_节选文本_

>>

扩大磁盘，或者删除部分数据来空出一些磁盘，这个没什么好多说的。

调整 es 配置

通过配置文件(需要重启)

更改配置文件elasticsearch.yml，调高锁定的阈值，需要重启 ES。

cluster.routing.allocation.disk.threshold_enabled: true
cluster.routing.allocation.disk.watermark.low: 90%
cluster.routing.allocation.disk.watermark.high: 95%
cluster.routing.allocation.disk.watermark.flood_stage: 98%

通过接口(无需重启)

通过 ES api 调整配置。transient 临时更改，persistent 是永久更改。

永久更改 persistent

{
  "persistent": {
    "cluster.routing.allocation.disk.watermark.low": "90%",
    "cluster.routing.allocation.disk.watermark.high": "95%",
    "cluster.routing.allocation.disk.watermark.flood_stage": "98%",
    "cluster.info.update.interval": "1m"
  }
}

临时更改 transient

{
  "transient": {
    "cluster.routing.allocation.disk.watermark.low": "90%",
    "cluster.routing.allocation.disk.watermark.high": "95%",
    "cluster.routing.allocation.disk.watermark.flood_stage": "98%",
    "cluster.info.update.interval": "1m"
  }
}

通过向/_cluster/settings提交PUT请求来修改，示例如下。

<<

_数据摘录_
>>

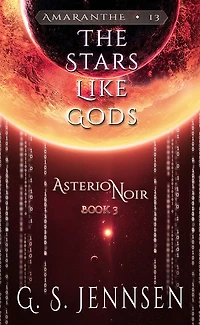 The Stars Like Gods: Asterion Noir Book 3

<<

_你的任务_
**A)** 根据关于ES磁盘阈值调整的文本，回答下列问题：
(i) 通过配置文件调整时，要修改哪个文件？
(ii) 在接口方式中，transient 和 persistent 分别代表什么样的更改？
(iii) 通过接口修改配置时，要向哪个路径提交哪种请求？
**B)** 请从关于ES磁盘阈值调整的文本最后一句之后续写下去。

_逐题答案_
**A)**
(i) elasticsearch.yml
(ii) transient 是临时更改，persistent 是永久更改。
(iii) 向 /_cluster/settings 提交 PUT 请求。

**B)**
curl -H "Content-Type: application/json" -XPUT localhost:9200/_cluster/settings  -d '
{
  "transient": {
    "cluster.routing.allocation.disk.watermark.low": "90%",
    "cluster.routing.allocation.disk.watermark.high": "95%",
    "cluster.routing.allocation.disk.watermark.flood_stage": "98%",
    "cluster.info.update.interval": "1m"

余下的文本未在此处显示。